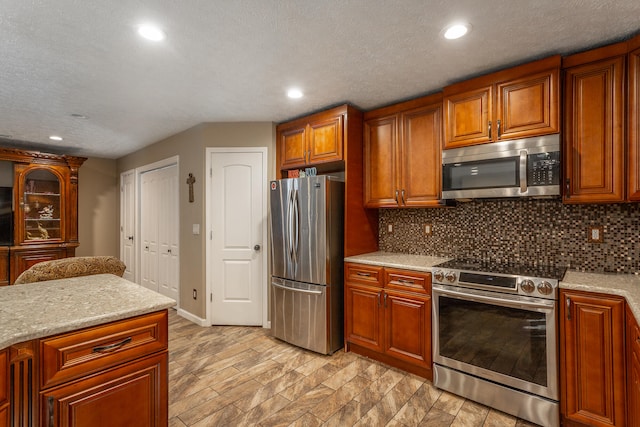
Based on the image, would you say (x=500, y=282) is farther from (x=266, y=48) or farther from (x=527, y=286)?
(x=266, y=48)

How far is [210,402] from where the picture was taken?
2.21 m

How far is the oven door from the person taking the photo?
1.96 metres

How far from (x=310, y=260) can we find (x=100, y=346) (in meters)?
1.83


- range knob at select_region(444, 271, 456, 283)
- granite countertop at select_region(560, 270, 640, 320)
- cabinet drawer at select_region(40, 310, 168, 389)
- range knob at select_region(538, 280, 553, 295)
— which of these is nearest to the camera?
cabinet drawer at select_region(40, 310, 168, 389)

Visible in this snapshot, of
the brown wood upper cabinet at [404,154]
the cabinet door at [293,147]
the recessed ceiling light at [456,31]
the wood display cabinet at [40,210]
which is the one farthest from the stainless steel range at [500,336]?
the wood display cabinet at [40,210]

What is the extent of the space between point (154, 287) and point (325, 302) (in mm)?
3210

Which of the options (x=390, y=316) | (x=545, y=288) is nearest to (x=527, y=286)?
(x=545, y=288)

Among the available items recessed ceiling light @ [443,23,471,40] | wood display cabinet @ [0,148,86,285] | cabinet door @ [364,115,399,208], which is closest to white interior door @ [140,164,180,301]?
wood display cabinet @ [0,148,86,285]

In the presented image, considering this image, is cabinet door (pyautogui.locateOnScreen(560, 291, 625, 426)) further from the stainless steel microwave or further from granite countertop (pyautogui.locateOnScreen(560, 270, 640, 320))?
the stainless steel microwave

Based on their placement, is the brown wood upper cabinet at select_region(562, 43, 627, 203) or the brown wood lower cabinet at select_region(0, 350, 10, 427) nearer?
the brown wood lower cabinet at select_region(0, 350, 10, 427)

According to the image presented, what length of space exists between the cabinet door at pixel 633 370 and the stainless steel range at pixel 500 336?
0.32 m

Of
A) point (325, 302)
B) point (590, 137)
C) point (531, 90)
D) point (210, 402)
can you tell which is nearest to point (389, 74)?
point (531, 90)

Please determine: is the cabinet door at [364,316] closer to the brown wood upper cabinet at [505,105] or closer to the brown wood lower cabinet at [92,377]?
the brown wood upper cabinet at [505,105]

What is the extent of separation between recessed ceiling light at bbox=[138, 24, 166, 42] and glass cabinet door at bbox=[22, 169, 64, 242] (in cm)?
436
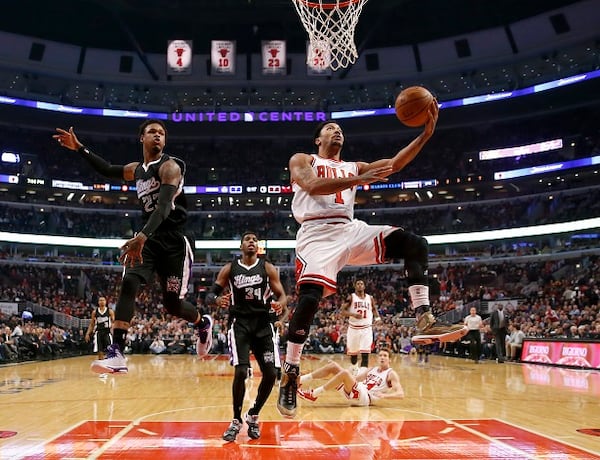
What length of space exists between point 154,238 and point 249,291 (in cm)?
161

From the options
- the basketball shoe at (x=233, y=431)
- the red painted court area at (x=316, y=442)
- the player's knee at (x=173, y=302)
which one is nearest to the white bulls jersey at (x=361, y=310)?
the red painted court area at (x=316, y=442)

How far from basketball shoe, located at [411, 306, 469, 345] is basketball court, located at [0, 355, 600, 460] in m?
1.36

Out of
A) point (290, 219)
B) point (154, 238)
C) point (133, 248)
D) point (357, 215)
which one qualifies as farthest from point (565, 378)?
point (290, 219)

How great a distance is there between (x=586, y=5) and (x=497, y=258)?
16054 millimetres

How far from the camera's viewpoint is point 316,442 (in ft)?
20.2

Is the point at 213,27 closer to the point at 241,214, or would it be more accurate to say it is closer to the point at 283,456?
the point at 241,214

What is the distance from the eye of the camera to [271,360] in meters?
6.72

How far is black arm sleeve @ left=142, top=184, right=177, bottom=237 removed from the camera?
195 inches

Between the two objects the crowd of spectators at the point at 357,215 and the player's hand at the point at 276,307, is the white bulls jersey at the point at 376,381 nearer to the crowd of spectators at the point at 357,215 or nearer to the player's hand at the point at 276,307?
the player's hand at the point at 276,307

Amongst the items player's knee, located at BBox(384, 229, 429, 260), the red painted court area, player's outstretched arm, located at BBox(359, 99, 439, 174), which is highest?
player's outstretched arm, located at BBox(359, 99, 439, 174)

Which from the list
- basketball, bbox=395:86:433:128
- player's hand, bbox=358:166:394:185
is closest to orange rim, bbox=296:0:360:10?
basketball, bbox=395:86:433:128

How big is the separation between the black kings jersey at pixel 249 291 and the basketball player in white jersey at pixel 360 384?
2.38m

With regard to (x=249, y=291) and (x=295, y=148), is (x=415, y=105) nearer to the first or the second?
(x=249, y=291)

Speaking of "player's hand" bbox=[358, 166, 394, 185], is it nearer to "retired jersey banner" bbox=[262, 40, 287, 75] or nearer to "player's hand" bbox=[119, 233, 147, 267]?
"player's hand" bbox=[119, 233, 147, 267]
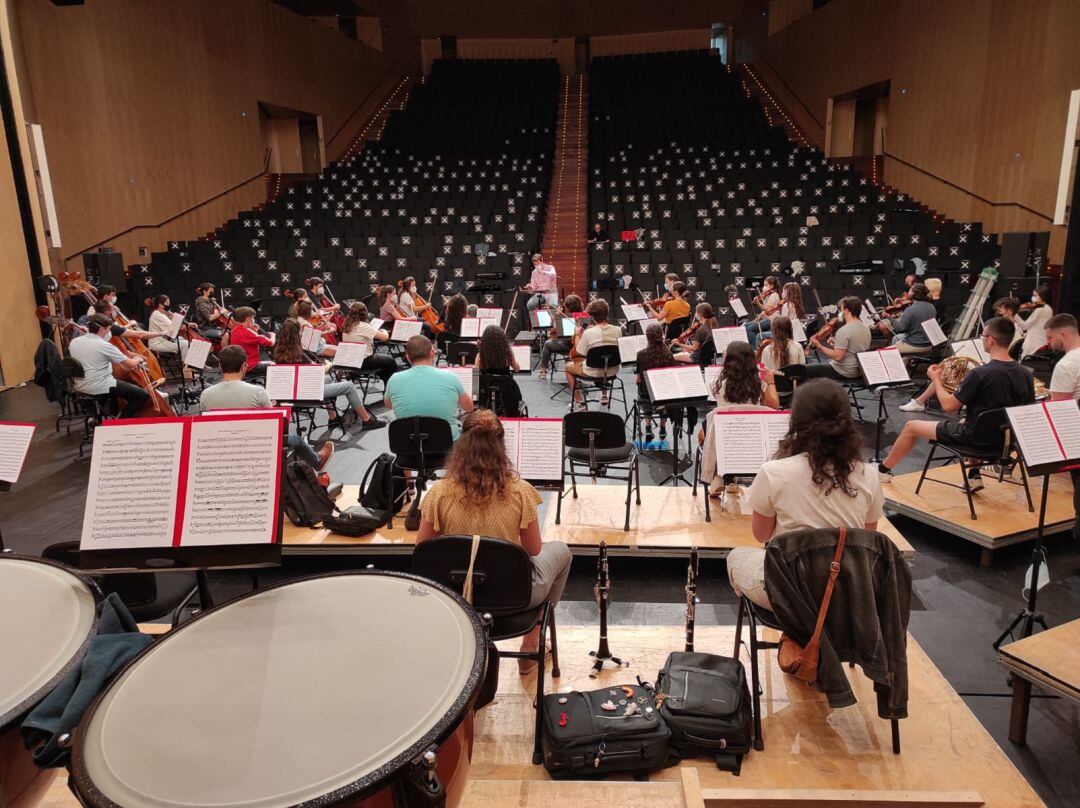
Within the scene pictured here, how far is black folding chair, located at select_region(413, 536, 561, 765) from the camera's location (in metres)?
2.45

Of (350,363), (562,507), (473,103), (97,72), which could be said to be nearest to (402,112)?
☆ ☆ ☆ ☆ ☆
Short exercise - Put the lines above into a JSON list of strings, one string per line, omitting blank lines and the picture lines.

Response to this exercise -
[
  "Based on the image, would you say (x=500, y=282) is farther from (x=266, y=48) or farther from (x=527, y=286)?",
  "(x=266, y=48)",
  "How far is [210,402] from where the picture was taken?",
  "2.21 m",
  "How far is the oven door from the person taking the photo?",
  "1.96 metres",
  "How far from (x=310, y=260) can we find (x=100, y=346) (in meters)?",
  "1.83",
  "- range knob at select_region(444, 271, 456, 283)",
  "- granite countertop at select_region(560, 270, 640, 320)",
  "- cabinet drawer at select_region(40, 310, 168, 389)",
  "- range knob at select_region(538, 280, 553, 295)",
  "— which of these is nearest to the camera?",
  "cabinet drawer at select_region(40, 310, 168, 389)",
  "Visible in this snapshot, of",
  "the brown wood upper cabinet at [404,154]",
  "the cabinet door at [293,147]",
  "the recessed ceiling light at [456,31]",
  "the wood display cabinet at [40,210]",
  "which is the one farthest from the stainless steel range at [500,336]?",
  "the wood display cabinet at [40,210]",
  "What is the extent of the space between point (154, 287) and point (325, 302) (in mm)?",
  "3210",
  "Which of the options (x=390, y=316) | (x=545, y=288) is nearest to (x=527, y=286)?",
  "(x=545, y=288)",
  "Among the available items recessed ceiling light @ [443,23,471,40] | wood display cabinet @ [0,148,86,285] | cabinet door @ [364,115,399,208], which is closest to white interior door @ [140,164,180,301]?",
  "wood display cabinet @ [0,148,86,285]",
  "In the presented image, considering this image, is cabinet door (pyautogui.locateOnScreen(560, 291, 625, 426)) further from the stainless steel microwave or further from granite countertop (pyautogui.locateOnScreen(560, 270, 640, 320))?",
  "the stainless steel microwave",
  "Based on their placement, is the brown wood upper cabinet at select_region(562, 43, 627, 203) or the brown wood lower cabinet at select_region(0, 350, 10, 427) nearer?",
  "the brown wood lower cabinet at select_region(0, 350, 10, 427)",
  "According to the image presented, what length of space exists between the cabinet door at pixel 633 370 and the stainless steel range at pixel 500 336?",
  "0.32 m",
  "Of",
  "A) point (325, 302)",
  "B) point (590, 137)",
  "C) point (531, 90)",
  "D) point (210, 402)",
  "can you tell which is nearest to point (389, 74)?",
  "point (531, 90)",
  "Please determine: is the cabinet door at [364,316] closer to the brown wood upper cabinet at [505,105] or closer to the brown wood lower cabinet at [92,377]?",
  "the brown wood upper cabinet at [505,105]",
  "What is the extent of separation between recessed ceiling light at bbox=[138, 24, 166, 42] and glass cabinet door at bbox=[22, 169, 64, 242] (in cm)?",
  "436",
  "What length of space exists between point 154,238 and point 249,291 (in cm)?",
  "161",
  "From the options",
  "- the basketball shoe at (x=233, y=431)",
  "- the red painted court area at (x=316, y=442)",
  "- the player's knee at (x=173, y=302)",
  "which one is nearest to the white bulls jersey at (x=361, y=310)?",
  "the red painted court area at (x=316, y=442)",
  "How far from basketball shoe, located at [411, 306, 469, 345] is basketball court, located at [0, 355, 600, 460] in m?",
  "1.36",
  "Out of",
  "A) point (290, 219)",
  "B) point (154, 238)",
  "C) point (133, 248)",
  "D) point (357, 215)",
  "which one qualifies as farthest from point (565, 378)?",
  "point (290, 219)",
  "How great a distance is there between (x=586, y=5) and (x=497, y=258)?",
  "16054 millimetres",
  "How far from the camera's viewpoint is point 316,442 (in ft)?",
  "20.2",
  "Is the point at 213,27 closer to the point at 241,214, or would it be more accurate to say it is closer to the point at 283,456?",
  "the point at 241,214",
  "What is the distance from the eye of the camera to [271,360] in meters?",
  "6.72",
  "How far is black arm sleeve @ left=142, top=184, right=177, bottom=237 removed from the camera?",
  "195 inches",
  "Between the two objects the crowd of spectators at the point at 357,215 and the player's hand at the point at 276,307, is the white bulls jersey at the point at 376,381 nearer to the crowd of spectators at the point at 357,215 or nearer to the player's hand at the point at 276,307?",
  "the player's hand at the point at 276,307",
  "Amongst the items player's knee, located at BBox(384, 229, 429, 260), the red painted court area, player's outstretched arm, located at BBox(359, 99, 439, 174), which is highest?",
  "player's outstretched arm, located at BBox(359, 99, 439, 174)",
  "Which from the list",
  "- basketball, bbox=395:86:433:128",
  "- player's hand, bbox=358:166:394:185",
  "is closest to orange rim, bbox=296:0:360:10?",
  "basketball, bbox=395:86:433:128",
  "How big is the separation between the black kings jersey at pixel 249 291 and the basketball player in white jersey at pixel 360 384?",
  "2.38m",
  "With regard to (x=249, y=291) and (x=295, y=148), is (x=415, y=105) nearer to the first or the second?",
  "(x=249, y=291)",
  "Speaking of \"player's hand\" bbox=[358, 166, 394, 185], is it nearer to \"retired jersey banner\" bbox=[262, 40, 287, 75] or nearer to \"player's hand\" bbox=[119, 233, 147, 267]?",
  "\"player's hand\" bbox=[119, 233, 147, 267]",
  "Within the scene pictured here, how far is black folding chair, located at select_region(413, 536, 561, 765) from the camera's location (in metres)?",
  "2.45",
  "Of (350,363), (562,507), (473,103), (97,72), which could be said to be nearest to (402,112)?"
]